All smiles 21 hours deep into 24 hours of climbing the Philly Art Museum's "Rocky Steps" Photo: Bryan Karl Lathrop
Meghan connected with Legacy of Hope through John Sullivan of Earn Your Break during a charity race up a beastly hill affectionately known as “Mother” nestled in Philly’s Wissahickon park. John linked her up with Legacy’s Mike Rowe and Gina Mancuso, who invited her to run the 2021 Love Run as a sponsored athlete. Meghan has been all-in ever since, becoming a pillar of the Legacy of Hope family.
Meghan was born in Philadelphia, raised in Orland, Pennsylvania; and now resides in Fort Washington with her husband, Josh, and their rock star kids, John and Stella. The drive to serve others is in her blood, thanks to her father, Peter McVeigh, who “seemed to have service woven into his DNA.” McVeigh was in the Peace Corps for three years—teaching
English in Ethiopia—after which he started a teaching career at Germantown Academy (GA) that spanned nearly 50 years and included several roles, including founding GA's community service organization. He retired in 2015, at age 72 and, sadly, was diagnosed with stage II metastatic pancreatic cancer in November of that same year. He passed away in February of 2017.
“The community was absolutely rocked when he died, because he'd mentored thousands of students and had made service part of the GA culture. It’s not just an activity or an extracurricular, it’s a fundamental value of the school—carrying on the things that he did; bringing people together.”
Stell and John getting their service on, bringing Thanksgiving meals to those in need. Photo: Bryan Karl Lathrop
He left a strong legacy in Meghan, who has continued in her father’s footsteps, starting the [GA] alumni community service organization after he passed. “This work, service work, it makes my heart sing. My children are involved not just because I do it, but because they know it's important. Community service was something I did every single weekend at GA with my dad. As service oriented as he was, dad also had a very wild streak in him, you might say he was impish. He had a card that he’d hand out; it said ‘Please apologize for the behavior of Peter McVeigh on, and there’s a line to fill in the date.’ Every Thanksgiving we share stories about the “good trouble” he got into during his summers in Longport, NJ and have a laugh. They're epic. But his nature was fundamentally compassionate. He would give back, but he was no BS either. He was a football coach and wanted to push forward with his need to give back. Whether it was teaching, mentoring other teachers and coaches, coaching, service was part of who he was; he passed that down to us. It’s an integral part of who we are.”

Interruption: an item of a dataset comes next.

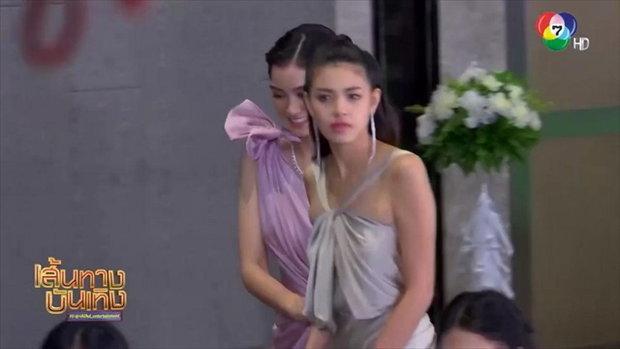 ดอกหญ้าในพายุ : คืนนี้! แคท ซอนญ่า เผยโฉมในชุดราตรี สวยตะลึงกันทั้งงานแต่ง ธันวา-กุ๊กกิ๊ก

Meghan kept the pep in her step after she was joined by her daughter Stella in the final moments of her first PHL24. Photo: Bryan Karl Lathrop
Ultimately Meghan hopes to carry her dad's legacy forward by helping to build a philanthropic, service-based curriculum at GA. “It wouldn't just be a program but rather something that the students would participate in once a rotation…something that would bring in social activism, philanthropy, education.”
When asked if she has a favorite quote or mantra, Meghan is quick to respond, “Of all the quotes on my dad’s wall, I have two favorites: ‘Service is the rent we pay for living.’ Dad always referenced that quote in any speech he gave. And ‘To whom much is given, much is required.’ We are very lucky with what we have; it's important to give back because of how fortunate we are.”